Song by Charli XCX

from the album Music, Fashion, Film
- Released: 24 July 2026
- Genre: New wave; post-rock;
- Length: 2:31
- Label: Atlantic
- Songwriters: Charlotte Aitchison; Alexander Guy Cook;
- Producers: Charli xcx; A. G. Cook;

= Magic Metal Montana =

"Magic Metal Montana" is a song by British singer and songwriter Charli XCX. It was released on 24 July 2026, under exclusive license to Atlantic Records, as the penultimate track from her seventh studio album, Music, Fashion, Film. The new wave and post-rock song is a platonic love letter to her producer, A. G. Cook, who has produced on every Charli project since Number 1 Angel (2017).
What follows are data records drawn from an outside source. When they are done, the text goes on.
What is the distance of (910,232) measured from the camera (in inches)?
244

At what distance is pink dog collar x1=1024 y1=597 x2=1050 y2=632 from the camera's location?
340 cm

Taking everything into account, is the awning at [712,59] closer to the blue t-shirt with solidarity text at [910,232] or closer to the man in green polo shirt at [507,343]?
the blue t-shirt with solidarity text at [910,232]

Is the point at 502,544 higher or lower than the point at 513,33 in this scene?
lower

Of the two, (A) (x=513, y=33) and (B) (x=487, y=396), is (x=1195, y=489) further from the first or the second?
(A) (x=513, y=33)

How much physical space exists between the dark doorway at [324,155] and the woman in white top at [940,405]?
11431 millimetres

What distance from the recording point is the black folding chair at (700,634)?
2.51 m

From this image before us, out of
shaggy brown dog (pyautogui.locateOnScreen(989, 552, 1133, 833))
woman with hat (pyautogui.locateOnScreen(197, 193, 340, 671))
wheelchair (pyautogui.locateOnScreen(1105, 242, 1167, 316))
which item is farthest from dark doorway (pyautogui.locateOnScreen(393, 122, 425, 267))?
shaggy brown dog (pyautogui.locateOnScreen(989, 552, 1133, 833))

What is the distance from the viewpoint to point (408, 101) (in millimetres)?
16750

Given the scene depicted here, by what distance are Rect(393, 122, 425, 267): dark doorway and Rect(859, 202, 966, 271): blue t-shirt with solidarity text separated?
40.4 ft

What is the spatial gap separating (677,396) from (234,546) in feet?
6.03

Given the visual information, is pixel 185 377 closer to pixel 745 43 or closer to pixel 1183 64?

== Composition and lyrics ==
"Magic Metal Montana" has been described as a new wave and post-rock track. In the song, Charli straightforwardly details her creative connection with Cook with the line "We make music, we talk that way", as well as smaller details about his taste with "You like old things, magic, metal and Montana" and "Drink some whiskey, but not really / You don’t drink, so I’ll drink for two". However, she then states that she would "cry if you died". Heavy reference to her late collaborator SOPHIE is mentioned in lines like "I’d be nothing without you/I think you taught me, I think I taught you".

== Critical reception ==
The Fader called the song "a heartfelt ode to friend and collaborator A. G. Cook" and said "This almost diaristic portrait of her friendship with Cook is both a straightforward look at an enduring relationship, and a more broad mediation on friendship itself. Overall, it's just very, very sweet". Vulture said the track was "both the silliest song on an intentionally casual album and one of the record’s surprisingly moving apexes" and said the song was written in "Charli's trademark non-rhyming lilt, curtly describing their working relationship". Jason Frank, writing for Vulture, also said "Charli attempting to get across how much she cares about Cook takes on an epic, artful function. She’s contending with the very real possibility of loss as time continues to pass by and is realizing that the art she and Cook have made together isn’t enough. She needs to tell him how she feels. The song is blunt and not particularly pretty or high-concept, but that’s what makes it great". Variety said "her trademark effervescent melodies shine through" and said the song "features her effortless melody lines and sparkling synth flourishes". Beats Per Minute said the instrumentals of the piece reminded them of The Strokes and said the lyrics were "earnest and passionate commitment" and that "It’s such a cool track, once more using artistic elements for meta narration".